Would you mind not shooting at the thermonuclear weapon? US Air Force pilots Vic Deakins (John Travolta) and Riley Hale (Christian Slater) are sent on an overnight top-secret mission with two nuclear weapons aboard their aircraft. But, after they are in the air, Deakins changes the plan. He attempts to kill Hale and then steals the weapons with the intent of selling them to terrorists led by financier Pritchett (Bob Gunton). However, Hale survives the crash and meets up with park ranger Terry Carmichael (Samantha Mathis) who initially misreads the situation and tries to arrest him.

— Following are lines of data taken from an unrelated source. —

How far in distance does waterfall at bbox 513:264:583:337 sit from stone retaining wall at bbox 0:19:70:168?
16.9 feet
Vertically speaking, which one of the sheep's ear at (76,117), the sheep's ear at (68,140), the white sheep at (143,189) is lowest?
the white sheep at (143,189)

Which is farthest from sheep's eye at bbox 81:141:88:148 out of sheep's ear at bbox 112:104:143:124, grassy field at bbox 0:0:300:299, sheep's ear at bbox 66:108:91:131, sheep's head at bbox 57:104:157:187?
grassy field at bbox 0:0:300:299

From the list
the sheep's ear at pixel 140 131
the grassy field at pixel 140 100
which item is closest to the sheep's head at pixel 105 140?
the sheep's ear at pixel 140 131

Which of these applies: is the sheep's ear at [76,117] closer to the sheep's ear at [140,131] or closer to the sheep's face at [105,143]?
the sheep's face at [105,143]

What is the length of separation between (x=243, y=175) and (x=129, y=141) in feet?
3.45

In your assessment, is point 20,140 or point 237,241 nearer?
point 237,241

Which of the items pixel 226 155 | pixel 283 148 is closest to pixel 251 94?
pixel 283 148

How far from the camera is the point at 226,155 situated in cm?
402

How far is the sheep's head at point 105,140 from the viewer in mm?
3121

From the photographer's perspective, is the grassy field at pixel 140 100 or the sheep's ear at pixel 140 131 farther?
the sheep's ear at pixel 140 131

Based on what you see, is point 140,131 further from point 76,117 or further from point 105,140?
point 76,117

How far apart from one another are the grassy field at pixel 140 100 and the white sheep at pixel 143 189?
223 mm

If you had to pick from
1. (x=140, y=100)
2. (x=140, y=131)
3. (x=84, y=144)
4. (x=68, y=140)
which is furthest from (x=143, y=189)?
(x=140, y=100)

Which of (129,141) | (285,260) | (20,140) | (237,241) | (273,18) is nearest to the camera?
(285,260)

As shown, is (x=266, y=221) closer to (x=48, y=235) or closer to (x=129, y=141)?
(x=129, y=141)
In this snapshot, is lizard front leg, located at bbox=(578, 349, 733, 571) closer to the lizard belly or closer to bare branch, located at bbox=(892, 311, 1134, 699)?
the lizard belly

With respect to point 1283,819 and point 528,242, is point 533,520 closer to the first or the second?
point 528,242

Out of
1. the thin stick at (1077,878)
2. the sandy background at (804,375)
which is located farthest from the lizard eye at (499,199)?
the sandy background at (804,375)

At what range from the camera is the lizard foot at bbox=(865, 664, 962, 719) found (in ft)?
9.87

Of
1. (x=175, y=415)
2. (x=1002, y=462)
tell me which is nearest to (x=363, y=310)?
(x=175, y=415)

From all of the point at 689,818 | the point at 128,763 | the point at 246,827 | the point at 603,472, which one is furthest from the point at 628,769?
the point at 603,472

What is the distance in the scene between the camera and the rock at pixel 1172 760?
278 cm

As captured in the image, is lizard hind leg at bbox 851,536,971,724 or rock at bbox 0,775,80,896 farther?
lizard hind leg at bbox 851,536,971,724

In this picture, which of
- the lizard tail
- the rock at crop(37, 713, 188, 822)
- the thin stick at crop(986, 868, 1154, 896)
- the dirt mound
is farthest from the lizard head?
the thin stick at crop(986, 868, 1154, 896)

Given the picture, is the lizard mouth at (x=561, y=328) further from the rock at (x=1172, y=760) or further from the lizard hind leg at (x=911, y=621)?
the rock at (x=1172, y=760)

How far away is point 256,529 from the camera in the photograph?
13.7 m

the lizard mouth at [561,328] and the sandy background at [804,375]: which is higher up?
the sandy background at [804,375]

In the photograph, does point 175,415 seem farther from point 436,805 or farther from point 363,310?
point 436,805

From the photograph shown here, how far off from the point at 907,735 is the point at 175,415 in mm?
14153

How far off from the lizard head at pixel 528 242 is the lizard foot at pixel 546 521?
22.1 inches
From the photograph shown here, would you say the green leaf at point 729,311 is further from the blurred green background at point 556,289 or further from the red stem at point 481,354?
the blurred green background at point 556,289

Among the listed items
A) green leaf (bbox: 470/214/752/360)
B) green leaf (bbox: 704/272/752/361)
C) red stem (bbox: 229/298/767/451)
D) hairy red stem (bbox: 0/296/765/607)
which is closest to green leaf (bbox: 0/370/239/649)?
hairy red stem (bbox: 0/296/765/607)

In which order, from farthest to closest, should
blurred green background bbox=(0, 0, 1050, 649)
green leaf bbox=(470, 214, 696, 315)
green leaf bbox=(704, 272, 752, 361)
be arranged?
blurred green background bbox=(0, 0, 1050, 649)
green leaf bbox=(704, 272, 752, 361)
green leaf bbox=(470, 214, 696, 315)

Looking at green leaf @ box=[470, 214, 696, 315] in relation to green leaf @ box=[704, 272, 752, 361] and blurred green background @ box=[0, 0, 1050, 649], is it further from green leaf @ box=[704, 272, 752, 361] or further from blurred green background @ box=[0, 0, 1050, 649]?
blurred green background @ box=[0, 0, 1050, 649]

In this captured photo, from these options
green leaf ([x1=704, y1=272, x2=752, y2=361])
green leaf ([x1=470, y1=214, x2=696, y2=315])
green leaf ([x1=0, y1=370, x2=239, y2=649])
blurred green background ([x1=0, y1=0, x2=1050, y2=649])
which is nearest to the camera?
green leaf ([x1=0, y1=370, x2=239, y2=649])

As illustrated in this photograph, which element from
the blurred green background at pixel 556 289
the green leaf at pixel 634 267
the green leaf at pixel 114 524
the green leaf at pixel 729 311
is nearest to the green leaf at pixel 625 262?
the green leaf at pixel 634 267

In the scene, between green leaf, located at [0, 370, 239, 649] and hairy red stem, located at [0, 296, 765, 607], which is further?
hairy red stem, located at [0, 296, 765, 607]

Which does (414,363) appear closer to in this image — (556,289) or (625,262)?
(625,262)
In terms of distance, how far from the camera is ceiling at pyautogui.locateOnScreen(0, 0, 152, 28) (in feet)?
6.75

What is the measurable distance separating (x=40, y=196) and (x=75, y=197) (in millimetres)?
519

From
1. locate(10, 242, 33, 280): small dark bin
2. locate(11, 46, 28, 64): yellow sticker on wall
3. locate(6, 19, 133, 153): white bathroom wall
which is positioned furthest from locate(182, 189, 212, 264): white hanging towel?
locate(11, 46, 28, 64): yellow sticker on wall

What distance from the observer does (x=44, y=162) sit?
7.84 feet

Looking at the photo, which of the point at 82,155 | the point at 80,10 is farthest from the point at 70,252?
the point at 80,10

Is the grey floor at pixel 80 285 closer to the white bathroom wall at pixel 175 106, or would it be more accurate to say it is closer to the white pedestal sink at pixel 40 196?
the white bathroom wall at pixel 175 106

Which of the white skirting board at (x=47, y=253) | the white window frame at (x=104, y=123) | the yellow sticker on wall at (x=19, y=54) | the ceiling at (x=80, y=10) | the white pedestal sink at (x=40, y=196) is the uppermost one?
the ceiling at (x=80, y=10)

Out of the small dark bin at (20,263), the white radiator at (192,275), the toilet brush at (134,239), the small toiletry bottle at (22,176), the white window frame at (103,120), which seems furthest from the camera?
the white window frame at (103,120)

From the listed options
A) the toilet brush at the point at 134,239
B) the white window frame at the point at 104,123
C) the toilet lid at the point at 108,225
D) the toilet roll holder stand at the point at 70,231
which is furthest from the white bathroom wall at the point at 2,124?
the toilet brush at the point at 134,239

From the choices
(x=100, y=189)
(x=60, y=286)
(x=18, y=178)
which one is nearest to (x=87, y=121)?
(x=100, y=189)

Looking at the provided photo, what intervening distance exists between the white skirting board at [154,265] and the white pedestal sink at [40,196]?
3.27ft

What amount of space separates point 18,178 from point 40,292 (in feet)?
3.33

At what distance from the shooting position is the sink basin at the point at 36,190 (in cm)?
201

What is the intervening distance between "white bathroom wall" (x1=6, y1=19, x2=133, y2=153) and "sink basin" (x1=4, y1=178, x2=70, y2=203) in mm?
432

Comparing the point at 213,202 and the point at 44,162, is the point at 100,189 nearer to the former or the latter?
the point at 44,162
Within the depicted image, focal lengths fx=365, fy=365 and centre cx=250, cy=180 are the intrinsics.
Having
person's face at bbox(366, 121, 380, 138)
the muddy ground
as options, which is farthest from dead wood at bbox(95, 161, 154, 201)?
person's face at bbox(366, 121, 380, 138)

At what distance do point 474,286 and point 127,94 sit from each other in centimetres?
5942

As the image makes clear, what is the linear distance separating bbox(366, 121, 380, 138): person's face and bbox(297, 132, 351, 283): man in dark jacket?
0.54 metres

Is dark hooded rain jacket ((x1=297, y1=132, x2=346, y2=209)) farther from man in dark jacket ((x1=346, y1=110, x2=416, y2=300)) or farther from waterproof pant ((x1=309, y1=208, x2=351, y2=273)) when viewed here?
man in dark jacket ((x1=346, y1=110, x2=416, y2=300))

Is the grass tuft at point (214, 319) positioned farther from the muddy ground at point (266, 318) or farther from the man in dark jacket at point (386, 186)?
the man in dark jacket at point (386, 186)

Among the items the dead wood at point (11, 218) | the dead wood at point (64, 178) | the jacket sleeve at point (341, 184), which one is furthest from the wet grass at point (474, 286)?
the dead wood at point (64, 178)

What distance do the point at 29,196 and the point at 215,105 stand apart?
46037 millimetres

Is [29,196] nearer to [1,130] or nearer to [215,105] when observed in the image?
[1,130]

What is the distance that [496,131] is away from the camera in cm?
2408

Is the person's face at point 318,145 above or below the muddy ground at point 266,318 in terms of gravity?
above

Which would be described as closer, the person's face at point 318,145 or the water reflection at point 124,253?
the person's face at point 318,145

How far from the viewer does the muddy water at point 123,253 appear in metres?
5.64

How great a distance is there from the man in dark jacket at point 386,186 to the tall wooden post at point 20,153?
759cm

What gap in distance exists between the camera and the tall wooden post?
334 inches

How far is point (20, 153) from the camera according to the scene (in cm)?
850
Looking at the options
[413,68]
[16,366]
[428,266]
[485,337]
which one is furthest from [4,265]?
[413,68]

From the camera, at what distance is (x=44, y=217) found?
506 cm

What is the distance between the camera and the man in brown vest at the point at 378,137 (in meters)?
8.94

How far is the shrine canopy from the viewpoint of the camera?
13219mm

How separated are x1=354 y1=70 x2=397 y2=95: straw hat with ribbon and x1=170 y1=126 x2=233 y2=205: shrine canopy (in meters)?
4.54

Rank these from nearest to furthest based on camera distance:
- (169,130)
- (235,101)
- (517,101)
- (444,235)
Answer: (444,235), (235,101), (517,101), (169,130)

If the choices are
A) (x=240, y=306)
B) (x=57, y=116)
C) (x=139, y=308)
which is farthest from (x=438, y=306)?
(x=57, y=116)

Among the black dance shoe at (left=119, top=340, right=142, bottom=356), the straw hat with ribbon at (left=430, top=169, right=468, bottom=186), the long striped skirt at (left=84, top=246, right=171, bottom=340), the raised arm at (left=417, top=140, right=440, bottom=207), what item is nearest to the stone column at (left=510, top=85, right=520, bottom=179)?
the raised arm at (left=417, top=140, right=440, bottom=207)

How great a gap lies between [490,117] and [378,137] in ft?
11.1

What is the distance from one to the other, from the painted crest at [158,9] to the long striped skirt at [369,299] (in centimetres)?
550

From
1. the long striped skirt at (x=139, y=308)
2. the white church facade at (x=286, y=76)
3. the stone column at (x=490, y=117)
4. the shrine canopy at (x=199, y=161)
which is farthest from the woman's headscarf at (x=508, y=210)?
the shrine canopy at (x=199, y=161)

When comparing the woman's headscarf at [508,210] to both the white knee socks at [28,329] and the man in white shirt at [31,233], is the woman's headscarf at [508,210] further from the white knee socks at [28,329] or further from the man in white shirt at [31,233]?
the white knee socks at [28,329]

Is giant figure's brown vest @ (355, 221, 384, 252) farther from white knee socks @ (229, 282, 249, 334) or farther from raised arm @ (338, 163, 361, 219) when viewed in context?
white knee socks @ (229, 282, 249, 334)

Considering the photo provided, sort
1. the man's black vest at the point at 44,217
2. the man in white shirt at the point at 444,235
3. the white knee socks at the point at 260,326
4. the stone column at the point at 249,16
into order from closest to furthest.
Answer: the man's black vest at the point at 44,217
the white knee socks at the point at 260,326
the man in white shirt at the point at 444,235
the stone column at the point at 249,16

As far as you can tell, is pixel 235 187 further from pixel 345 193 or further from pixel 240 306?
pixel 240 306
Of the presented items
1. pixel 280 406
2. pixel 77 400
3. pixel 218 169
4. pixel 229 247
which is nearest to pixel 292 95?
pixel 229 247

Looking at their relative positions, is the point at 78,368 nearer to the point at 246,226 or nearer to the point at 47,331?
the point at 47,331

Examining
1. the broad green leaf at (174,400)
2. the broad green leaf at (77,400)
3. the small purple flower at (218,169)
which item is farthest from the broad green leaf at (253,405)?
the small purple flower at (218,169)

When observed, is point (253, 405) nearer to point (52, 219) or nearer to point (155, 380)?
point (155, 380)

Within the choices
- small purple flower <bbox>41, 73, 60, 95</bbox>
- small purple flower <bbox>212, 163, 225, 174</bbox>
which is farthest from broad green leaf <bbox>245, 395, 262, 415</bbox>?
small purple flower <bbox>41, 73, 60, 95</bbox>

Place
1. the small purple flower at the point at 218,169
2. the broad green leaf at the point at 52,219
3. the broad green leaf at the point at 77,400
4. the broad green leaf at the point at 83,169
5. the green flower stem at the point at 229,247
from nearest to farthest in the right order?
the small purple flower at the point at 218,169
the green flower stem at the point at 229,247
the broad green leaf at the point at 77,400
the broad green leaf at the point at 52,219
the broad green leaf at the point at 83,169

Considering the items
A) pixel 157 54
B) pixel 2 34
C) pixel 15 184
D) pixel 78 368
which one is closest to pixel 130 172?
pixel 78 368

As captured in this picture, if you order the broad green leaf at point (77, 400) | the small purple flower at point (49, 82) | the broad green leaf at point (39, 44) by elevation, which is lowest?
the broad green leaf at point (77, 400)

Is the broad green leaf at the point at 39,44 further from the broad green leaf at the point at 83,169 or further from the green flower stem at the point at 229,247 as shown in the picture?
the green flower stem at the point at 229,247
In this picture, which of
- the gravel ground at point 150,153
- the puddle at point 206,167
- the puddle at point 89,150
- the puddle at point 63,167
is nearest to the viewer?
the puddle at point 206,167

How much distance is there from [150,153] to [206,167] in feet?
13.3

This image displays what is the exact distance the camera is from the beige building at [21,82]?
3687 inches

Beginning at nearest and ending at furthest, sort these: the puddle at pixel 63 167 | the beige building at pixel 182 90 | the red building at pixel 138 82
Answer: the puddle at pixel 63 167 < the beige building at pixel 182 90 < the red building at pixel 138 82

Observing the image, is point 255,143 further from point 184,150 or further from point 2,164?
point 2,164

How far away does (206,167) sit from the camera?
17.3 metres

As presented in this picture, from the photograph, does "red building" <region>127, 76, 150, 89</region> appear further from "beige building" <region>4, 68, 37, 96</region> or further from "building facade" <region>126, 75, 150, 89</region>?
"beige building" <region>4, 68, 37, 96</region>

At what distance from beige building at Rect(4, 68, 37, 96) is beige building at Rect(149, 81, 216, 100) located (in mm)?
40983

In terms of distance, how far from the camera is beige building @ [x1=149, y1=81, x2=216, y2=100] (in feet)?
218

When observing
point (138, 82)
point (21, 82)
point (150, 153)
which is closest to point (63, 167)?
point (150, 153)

Together they try to thwart Deakins’ plan as Government man Giles Prentice (Frank Whaley) and Colonel Max Wilkins (Delroy Lindo) try to uncover what is going on in the desert – while a murderously ruthless chase ensues… John Woo’s second American film tones down his trademark stylistic elements but it has non-stop action, great effects, some terrific explosions and would have been improved by introducing some complexity into the screenplay, by Graham Yost, which mostly sets up sequence after sequence of shoot-em-ups, blow-em-ups and kill-em-ups in beautiful desert locations shot by Peter Levy, finishing with a face off between these terribly charismatic co-stars in a symphony of action that takes place on trains, boats, planes, helicopters and Hummers. It all culminates in a fiery conflagration and Travolta literally burns up the screen.  There’s no difference between you and a guy who shoots up a schoolyard.  You’ve both got a head full of bad wiring

The Spiral Staircase (1945)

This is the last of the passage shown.